This article originally appeared as a blog post for a course on Integrated Marketing Communication Strategies at USC Annenberg School for Communication & Journalism.
When Miami-based Burger King (BKC) announced its acquisition of Tim Hortons on August 26, the pundits went wild and consumers made mincemeat out of Burger King on social media. While the burger chain claimed they wanted to leverage their new Canadian partner’s breakfast expertise, financial analysts immediately started debating the financial benefits of Burger King relocating from the U.S. to a country with lower corporate taxes—a move known as “corporate inversion.” While it’s tempting to focus on this controversy, the back story of how BKC got to this point is far more interesting.
Lest we forget, Burger King is the second-largest burger brand in the world, forever living in the shadows of McDonald’s and desperately trying to differentiate itself from the golden arches. With its emphasis on the grilling process—is the Whopper “flame broiled,” “flame grilled,” or “cooked with fire”?—Burger King has tried to create a niche for itself in a crowded fast food market. While McDonald’s ranked seventh on Interbrand’s Best Global Brands list in 2013, Burger King didn’t even crack the top 100.
Have it your way
In the early 2000s, Burger King was struggling. In 2003, ad agency Young & Rubicam reported that it was “a brand that people knew more than loved.” The fast food company made a strategic decision to focus on “super fans,” the young males who accounted for about half of all restaurant visits. While McDonald’s decided to focus on healthier offerings and the McCafé concept, Burger King doubled down on its super fans, with bigger and more indulgent burger offerings. Working with ad and design company Crispin Porter + Bogusky, they launched the “Have it your way” slogan, which became central to all their marketing efforts. BKC also launched the “King” character mascot, using an edgy, slightly creepy sense of humor designed to reach the 18-34-year-old male demographic. The company’s marketing plan focused on unconventional channels for reaching customers, including emerging digital platforms—most memorably its “Subservient Chicken” website, one of the first big viral marketing hits.
With all of these successful marketing efforts, you’re probably wondering what could possibly have gone wrong. Well, Burger King didn’t anticipate that 2008 would usher in a recession and a crusade against trans fats. All of a sudden, consumers wanted cheaper, healthier options and BKC was out of sync with the zeitgeist. By 2010, McDonald’s was 100% ahead of Burger King in average domestic revenue per unit. At the end of 2010, BKC was acquired by 3G Capital and a whole new management team was brought in. Ever since, Burger King has been trying to regain some momentum.

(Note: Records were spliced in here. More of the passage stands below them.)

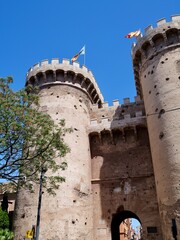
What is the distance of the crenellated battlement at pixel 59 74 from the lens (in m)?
20.2

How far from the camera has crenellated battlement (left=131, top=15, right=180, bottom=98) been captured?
17859mm

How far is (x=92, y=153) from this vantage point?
19.3 metres

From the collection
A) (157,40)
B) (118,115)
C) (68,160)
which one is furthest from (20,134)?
(157,40)

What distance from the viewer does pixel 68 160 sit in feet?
54.7

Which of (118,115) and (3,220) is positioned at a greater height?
(118,115)

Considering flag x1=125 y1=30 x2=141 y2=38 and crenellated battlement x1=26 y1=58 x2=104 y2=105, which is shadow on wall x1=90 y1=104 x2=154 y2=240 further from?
flag x1=125 y1=30 x2=141 y2=38

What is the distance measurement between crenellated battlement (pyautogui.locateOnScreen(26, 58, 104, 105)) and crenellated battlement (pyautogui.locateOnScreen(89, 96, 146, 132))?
7.80ft

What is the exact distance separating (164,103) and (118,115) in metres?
4.86

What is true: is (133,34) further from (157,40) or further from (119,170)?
(119,170)

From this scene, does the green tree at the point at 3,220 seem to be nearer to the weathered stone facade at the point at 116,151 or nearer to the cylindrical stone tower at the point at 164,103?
the weathered stone facade at the point at 116,151

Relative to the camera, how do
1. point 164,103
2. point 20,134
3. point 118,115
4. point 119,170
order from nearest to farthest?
1. point 20,134
2. point 164,103
3. point 119,170
4. point 118,115

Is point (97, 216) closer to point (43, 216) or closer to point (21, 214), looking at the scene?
point (43, 216)

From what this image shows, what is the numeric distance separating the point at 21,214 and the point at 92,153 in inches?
267

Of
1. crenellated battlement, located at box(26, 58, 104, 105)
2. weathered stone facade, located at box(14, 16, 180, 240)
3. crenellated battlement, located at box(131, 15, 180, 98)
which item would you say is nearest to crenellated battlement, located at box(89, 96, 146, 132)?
weathered stone facade, located at box(14, 16, 180, 240)
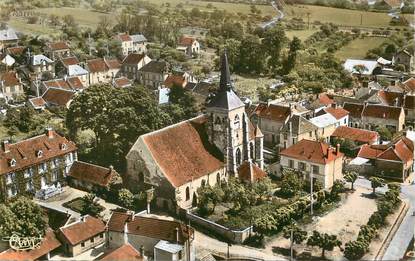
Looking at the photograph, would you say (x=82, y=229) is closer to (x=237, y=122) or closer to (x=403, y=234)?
(x=237, y=122)

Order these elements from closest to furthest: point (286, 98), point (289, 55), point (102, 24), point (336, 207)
A: 1. point (336, 207)
2. point (286, 98)
3. point (289, 55)
4. point (102, 24)

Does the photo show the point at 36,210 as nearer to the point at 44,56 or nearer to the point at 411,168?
the point at 411,168

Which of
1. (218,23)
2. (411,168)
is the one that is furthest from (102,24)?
(411,168)

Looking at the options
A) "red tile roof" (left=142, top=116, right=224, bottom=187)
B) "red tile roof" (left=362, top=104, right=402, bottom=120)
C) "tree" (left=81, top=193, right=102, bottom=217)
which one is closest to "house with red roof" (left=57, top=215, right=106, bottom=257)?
"tree" (left=81, top=193, right=102, bottom=217)

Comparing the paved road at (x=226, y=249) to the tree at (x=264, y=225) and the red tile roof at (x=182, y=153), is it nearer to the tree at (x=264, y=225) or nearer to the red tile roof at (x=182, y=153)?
the tree at (x=264, y=225)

The most recent announcement of BKC’s acquisition of Tim Hortons has stirred up controversy about the company’s move to Canada. The deal will create a new parent company with an $18-million market value, making it one of the biggest fast food companies in the world, and each brand will continue to operate independently as before. While the deal has come under fire from the White House and consumers alike, it is actually part of a long-term plan. It coincides with an effort to revamp BKC’s menu offerings and its marketing strategy.

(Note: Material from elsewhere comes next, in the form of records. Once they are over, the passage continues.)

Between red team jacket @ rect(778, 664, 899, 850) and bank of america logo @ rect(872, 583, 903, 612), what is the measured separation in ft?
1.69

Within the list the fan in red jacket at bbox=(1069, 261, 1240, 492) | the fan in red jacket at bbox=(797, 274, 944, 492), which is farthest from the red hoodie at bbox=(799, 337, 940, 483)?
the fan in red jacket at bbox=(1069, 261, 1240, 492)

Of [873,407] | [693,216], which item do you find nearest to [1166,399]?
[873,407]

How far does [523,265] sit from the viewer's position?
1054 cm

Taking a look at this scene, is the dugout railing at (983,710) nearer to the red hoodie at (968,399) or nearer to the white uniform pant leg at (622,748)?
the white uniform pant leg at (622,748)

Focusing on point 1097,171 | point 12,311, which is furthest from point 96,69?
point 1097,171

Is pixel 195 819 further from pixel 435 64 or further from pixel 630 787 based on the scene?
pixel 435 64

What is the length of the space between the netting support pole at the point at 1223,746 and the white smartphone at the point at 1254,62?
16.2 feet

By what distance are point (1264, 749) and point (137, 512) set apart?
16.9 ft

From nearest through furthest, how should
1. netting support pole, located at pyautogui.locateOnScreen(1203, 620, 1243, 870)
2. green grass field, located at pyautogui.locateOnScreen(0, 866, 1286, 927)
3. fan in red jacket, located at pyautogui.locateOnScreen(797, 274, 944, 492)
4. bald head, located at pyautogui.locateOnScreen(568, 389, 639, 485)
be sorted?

Not only has the King mascot been retired and the ad campaign humor become safer, BKC has targeted a more diverse customer base with healthier, more price-conscious products. Its biggest weakness remains its breakfast menu, and the fast food breakfast wars are heating up. It is no coincidence that Tim Hortons' greatest strength is its breakfast menu, which undoubtedly accounts for a large part of BKC’s motivation in acquiring the brand. Amid the commotion of the acquisition, many consumers may have missed the news that Burger King has changed its motto this year, to “Be your way.” However, few people missed the launch of a new all-black BKC burger in Japan, which temporarily drowned out the controversy about corporate inversion and demonstrated that the public is not necessarily hostile to the brand.
Burger King has been looking for a way forward, to market its product successfully into the future, and it seems to have found a moment in time when consumers are aware of the brand again and their sentiment can be influenced. While there is dissatisfaction with the move to Canada, people are talking about Burger King and it is up to the company to own the conversation by communicating its intentions to all stakeholders. Could the Burger King leaders use this opportunity to pursue their marketing goals and finally have it their way?